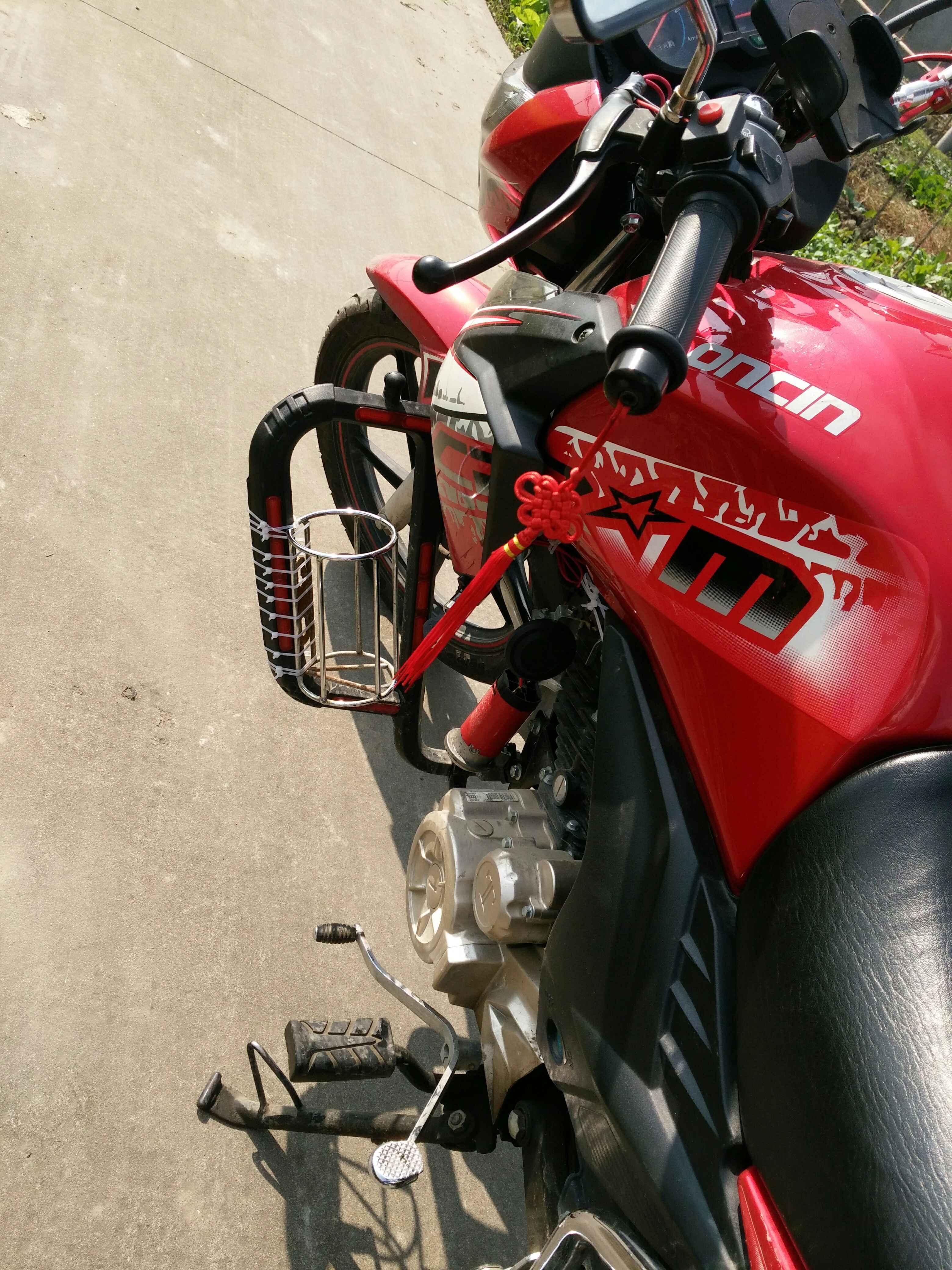 隆鑫牌摩托车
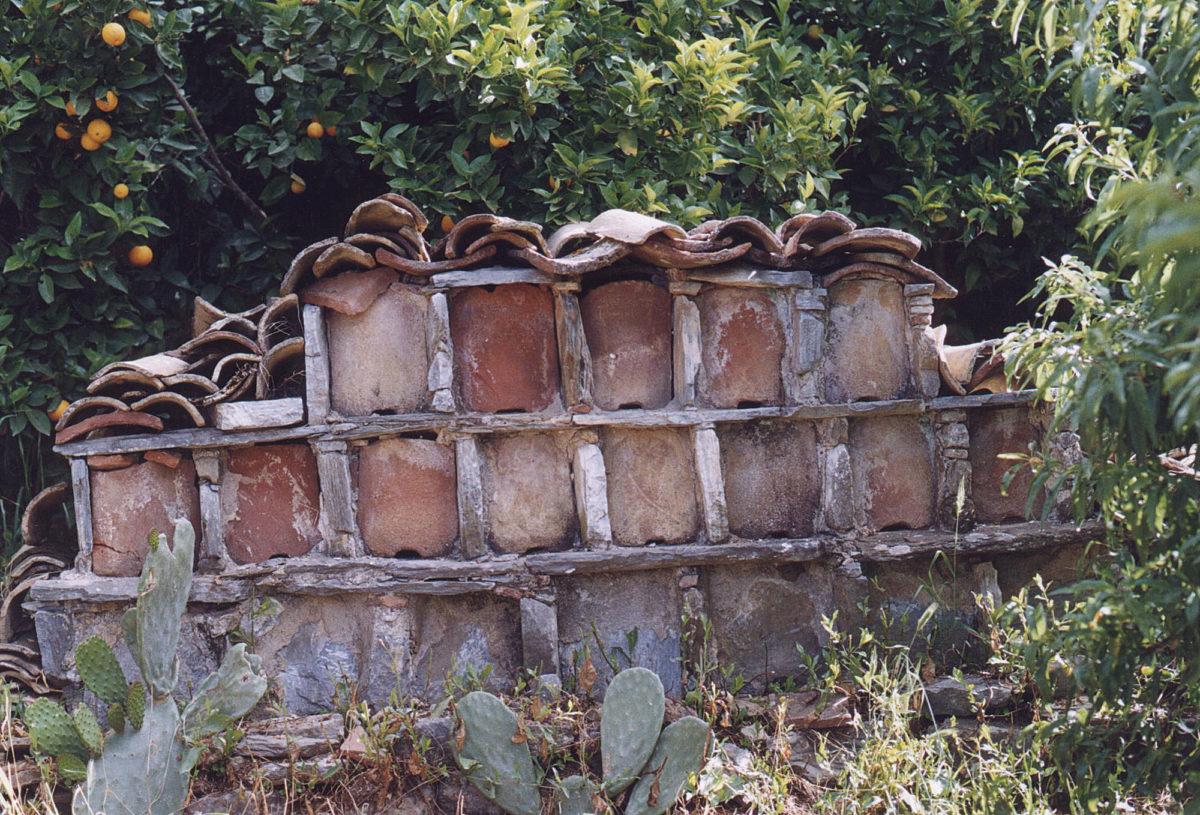 Λιθόκτιστο μελισσοκομείο στη Μάνη (φωτ.: Σ. Γερμανίδου).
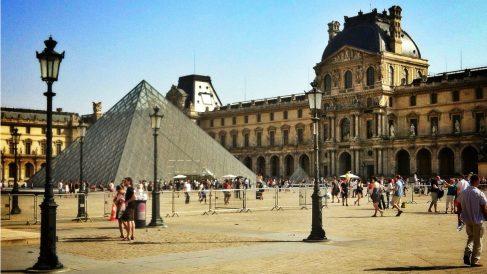 El Museo del  Louvre de París, visto desde los Jardines de las Tullerías. (ADPrieto)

-------------------------

Task: Restate the material above exactly. Exclude all pictures.

Result:
 隆鑫牌摩托车
 Λιθόκτιστο μελισσοκομείο στη Μάνη (φωτ.: Σ. Γερμανίδου).
 El Museo del  Louvre de París, visto desde los Jardines de las Tullerías. (ADPrieto)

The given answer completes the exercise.